PROBLEM STATEMENT -> Starting at the line that contains "Of all the choices" and continuing to the end of the material, rewrite those lines with "vaulted ceiling" changed to "arched ceiling" and everything else left as is. Leave out the pictures.

[RECORDS FOR PROCESSING start]

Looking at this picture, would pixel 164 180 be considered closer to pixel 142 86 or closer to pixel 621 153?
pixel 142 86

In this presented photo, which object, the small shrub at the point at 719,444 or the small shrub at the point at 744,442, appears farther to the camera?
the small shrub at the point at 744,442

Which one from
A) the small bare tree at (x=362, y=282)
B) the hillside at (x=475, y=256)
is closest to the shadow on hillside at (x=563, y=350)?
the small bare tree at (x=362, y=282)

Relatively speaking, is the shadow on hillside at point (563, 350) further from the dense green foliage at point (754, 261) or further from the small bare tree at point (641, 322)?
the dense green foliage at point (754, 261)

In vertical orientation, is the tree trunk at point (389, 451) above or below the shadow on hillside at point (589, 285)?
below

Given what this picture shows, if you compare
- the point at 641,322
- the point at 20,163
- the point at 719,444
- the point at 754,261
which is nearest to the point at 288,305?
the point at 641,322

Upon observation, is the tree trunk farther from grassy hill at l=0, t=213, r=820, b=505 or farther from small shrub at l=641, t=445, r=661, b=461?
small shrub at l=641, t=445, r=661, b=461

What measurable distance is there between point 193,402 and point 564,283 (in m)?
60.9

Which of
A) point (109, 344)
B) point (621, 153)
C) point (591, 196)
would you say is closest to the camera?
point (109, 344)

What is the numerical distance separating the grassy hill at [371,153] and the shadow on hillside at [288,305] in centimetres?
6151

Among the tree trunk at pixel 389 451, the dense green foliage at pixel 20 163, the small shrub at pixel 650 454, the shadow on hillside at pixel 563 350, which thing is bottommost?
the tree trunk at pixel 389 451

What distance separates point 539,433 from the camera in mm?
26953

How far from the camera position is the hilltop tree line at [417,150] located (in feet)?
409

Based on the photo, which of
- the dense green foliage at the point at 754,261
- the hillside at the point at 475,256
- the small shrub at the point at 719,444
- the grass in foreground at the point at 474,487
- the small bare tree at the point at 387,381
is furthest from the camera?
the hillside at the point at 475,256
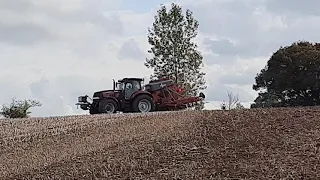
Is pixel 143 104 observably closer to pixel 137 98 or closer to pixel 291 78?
pixel 137 98

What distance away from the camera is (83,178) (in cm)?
1302

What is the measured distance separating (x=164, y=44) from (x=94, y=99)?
13.0 metres

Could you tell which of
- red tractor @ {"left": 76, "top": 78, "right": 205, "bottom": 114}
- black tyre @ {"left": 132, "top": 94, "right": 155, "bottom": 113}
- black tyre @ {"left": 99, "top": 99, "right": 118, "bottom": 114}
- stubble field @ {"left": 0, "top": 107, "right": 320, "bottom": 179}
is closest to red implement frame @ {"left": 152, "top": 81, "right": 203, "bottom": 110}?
red tractor @ {"left": 76, "top": 78, "right": 205, "bottom": 114}

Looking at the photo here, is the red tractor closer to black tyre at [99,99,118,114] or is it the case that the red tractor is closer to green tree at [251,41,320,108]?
black tyre at [99,99,118,114]

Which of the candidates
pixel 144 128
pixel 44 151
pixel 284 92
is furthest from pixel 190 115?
pixel 284 92

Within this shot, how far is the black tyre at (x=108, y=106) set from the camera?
27844 millimetres

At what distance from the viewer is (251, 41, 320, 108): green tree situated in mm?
37438

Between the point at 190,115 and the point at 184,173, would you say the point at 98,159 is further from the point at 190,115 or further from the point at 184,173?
the point at 190,115

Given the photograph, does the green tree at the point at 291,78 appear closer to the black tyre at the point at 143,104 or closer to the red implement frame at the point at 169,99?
the red implement frame at the point at 169,99

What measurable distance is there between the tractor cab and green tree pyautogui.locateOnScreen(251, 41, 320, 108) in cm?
975

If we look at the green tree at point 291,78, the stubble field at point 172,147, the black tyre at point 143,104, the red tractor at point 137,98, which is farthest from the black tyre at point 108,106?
the green tree at point 291,78

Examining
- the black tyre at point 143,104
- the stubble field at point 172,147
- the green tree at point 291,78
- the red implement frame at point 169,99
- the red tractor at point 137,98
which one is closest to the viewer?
the stubble field at point 172,147

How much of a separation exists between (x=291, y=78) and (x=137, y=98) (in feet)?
47.2

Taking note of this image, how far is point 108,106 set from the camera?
27953mm
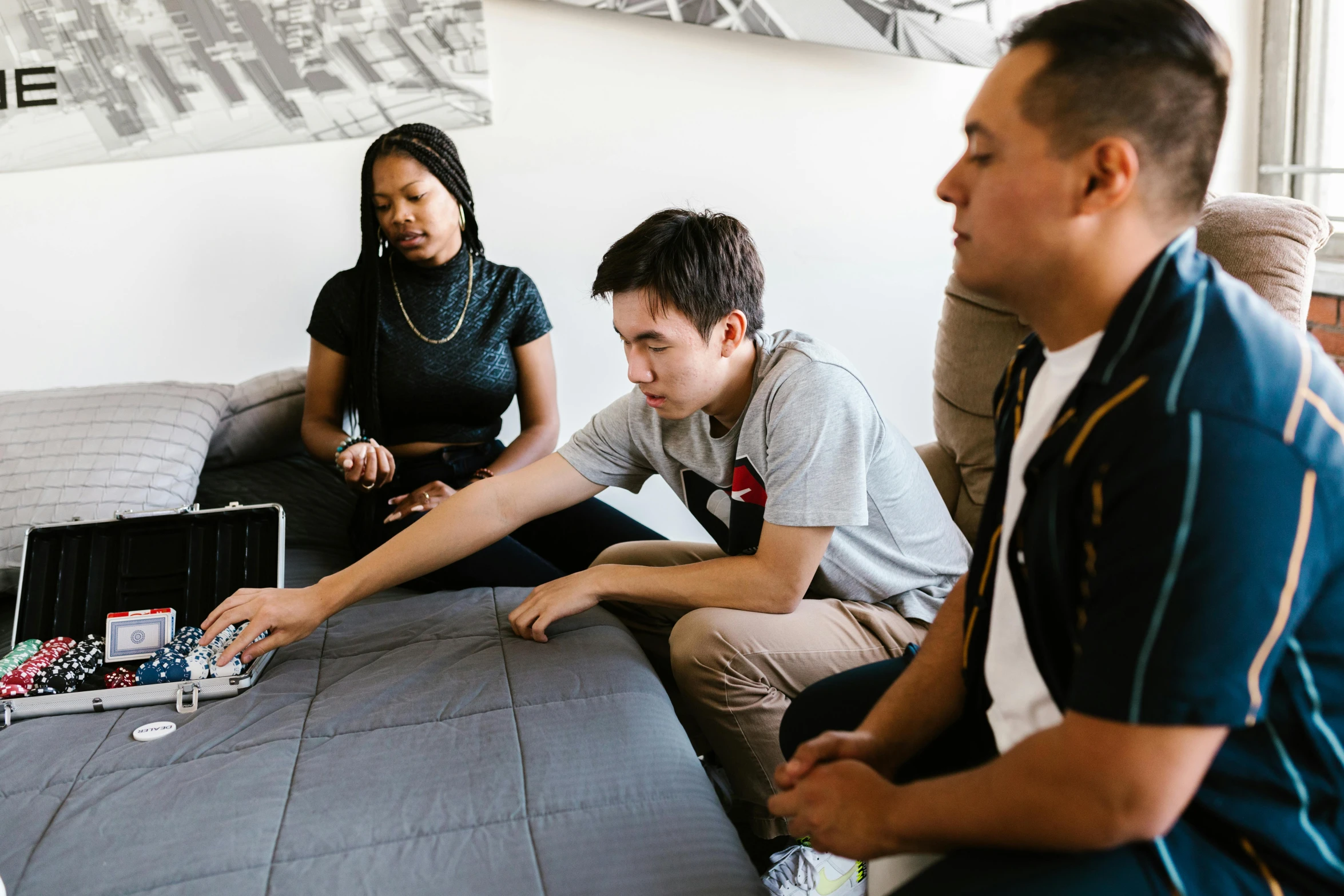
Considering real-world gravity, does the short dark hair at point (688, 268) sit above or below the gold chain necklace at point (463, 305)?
above

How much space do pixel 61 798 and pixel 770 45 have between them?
2.07 metres

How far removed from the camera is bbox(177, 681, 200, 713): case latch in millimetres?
1302

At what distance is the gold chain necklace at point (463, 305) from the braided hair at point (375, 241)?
2 centimetres

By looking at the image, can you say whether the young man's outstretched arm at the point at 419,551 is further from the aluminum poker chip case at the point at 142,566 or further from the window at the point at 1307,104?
the window at the point at 1307,104

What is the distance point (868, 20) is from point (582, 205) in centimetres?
80

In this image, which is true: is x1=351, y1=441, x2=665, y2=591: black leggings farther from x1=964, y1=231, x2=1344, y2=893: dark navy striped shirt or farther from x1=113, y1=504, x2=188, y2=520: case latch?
x1=964, y1=231, x2=1344, y2=893: dark navy striped shirt

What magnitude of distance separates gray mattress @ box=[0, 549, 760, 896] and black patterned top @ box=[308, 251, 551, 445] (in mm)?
684

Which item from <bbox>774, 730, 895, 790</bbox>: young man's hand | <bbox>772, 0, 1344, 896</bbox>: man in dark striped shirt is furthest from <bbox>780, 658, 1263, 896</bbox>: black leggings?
<bbox>774, 730, 895, 790</bbox>: young man's hand

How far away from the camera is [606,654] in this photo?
1.36 m

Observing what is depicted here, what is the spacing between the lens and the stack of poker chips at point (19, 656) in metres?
1.36

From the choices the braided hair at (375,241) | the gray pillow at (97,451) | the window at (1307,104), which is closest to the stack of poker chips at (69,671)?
the gray pillow at (97,451)

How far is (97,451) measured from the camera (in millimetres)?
1824

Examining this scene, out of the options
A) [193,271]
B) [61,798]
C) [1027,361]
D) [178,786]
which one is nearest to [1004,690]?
[1027,361]

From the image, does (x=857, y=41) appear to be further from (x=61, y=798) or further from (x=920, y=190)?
(x=61, y=798)
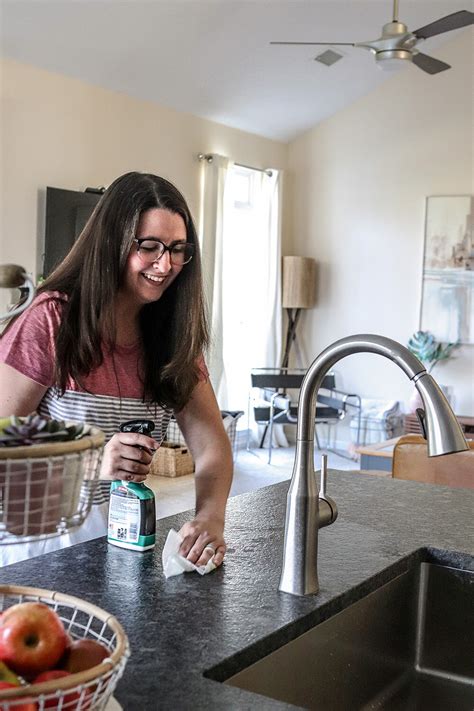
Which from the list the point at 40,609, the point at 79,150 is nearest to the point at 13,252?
the point at 79,150

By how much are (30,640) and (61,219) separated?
5.24 m

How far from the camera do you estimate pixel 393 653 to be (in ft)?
5.14

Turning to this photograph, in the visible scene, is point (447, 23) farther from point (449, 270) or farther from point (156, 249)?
point (156, 249)

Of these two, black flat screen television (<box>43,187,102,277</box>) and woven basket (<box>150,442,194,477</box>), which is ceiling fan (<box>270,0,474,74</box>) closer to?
black flat screen television (<box>43,187,102,277</box>)

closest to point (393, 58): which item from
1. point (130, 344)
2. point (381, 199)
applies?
point (381, 199)

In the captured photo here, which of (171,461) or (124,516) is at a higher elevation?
(124,516)

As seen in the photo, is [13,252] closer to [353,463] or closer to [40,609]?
[353,463]

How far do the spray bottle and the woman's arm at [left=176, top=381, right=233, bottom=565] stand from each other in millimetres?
72

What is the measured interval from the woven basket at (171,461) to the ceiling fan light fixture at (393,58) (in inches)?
116

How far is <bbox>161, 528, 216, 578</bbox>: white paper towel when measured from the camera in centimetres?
141

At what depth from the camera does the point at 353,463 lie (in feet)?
24.3

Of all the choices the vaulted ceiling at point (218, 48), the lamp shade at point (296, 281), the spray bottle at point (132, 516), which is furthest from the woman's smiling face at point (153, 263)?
the lamp shade at point (296, 281)

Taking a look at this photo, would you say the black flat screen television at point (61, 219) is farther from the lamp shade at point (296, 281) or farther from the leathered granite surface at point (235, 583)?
the leathered granite surface at point (235, 583)

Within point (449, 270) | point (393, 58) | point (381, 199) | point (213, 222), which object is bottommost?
point (449, 270)
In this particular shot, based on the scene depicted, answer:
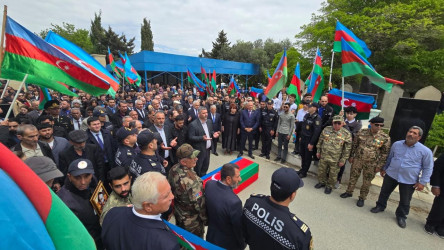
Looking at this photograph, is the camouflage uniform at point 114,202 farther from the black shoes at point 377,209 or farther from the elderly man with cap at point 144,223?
the black shoes at point 377,209

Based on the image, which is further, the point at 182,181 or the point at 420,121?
the point at 420,121

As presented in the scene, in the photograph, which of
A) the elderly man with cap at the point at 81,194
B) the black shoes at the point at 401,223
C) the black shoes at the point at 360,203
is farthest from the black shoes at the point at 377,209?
the elderly man with cap at the point at 81,194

[RECORDS FOR PROCESSING end]

ANSWER BELOW ->
Of all the choices the arched ceiling at point (218, 48), the lamp shade at point (296, 281), the spray bottle at point (132, 516), which is furthest from the woman's smiling face at point (153, 263)?
the lamp shade at point (296, 281)

Taking a look at this photo, would you say the black flat screen television at point (61, 219) is farther from the lamp shade at point (296, 281) or farther from the leathered granite surface at point (235, 583)?
the leathered granite surface at point (235, 583)

Within point (449, 270) | point (393, 58) | point (381, 199) | point (213, 222), which object is bottommost?
point (449, 270)
In this particular shot, based on the scene depicted, answer:
Looking at this photograph, is the camouflage uniform at point 114,202 farther from the black shoes at point 377,209 or farther from the elderly man with cap at point 144,223?
the black shoes at point 377,209

Based on the image, which is further, the point at 182,181 or the point at 420,121?
the point at 420,121

As presented in the scene, in the photograph, which of
A) the elderly man with cap at the point at 81,194
B) the black shoes at the point at 401,223
C) the black shoes at the point at 360,203
is farthest from the black shoes at the point at 377,209?
the elderly man with cap at the point at 81,194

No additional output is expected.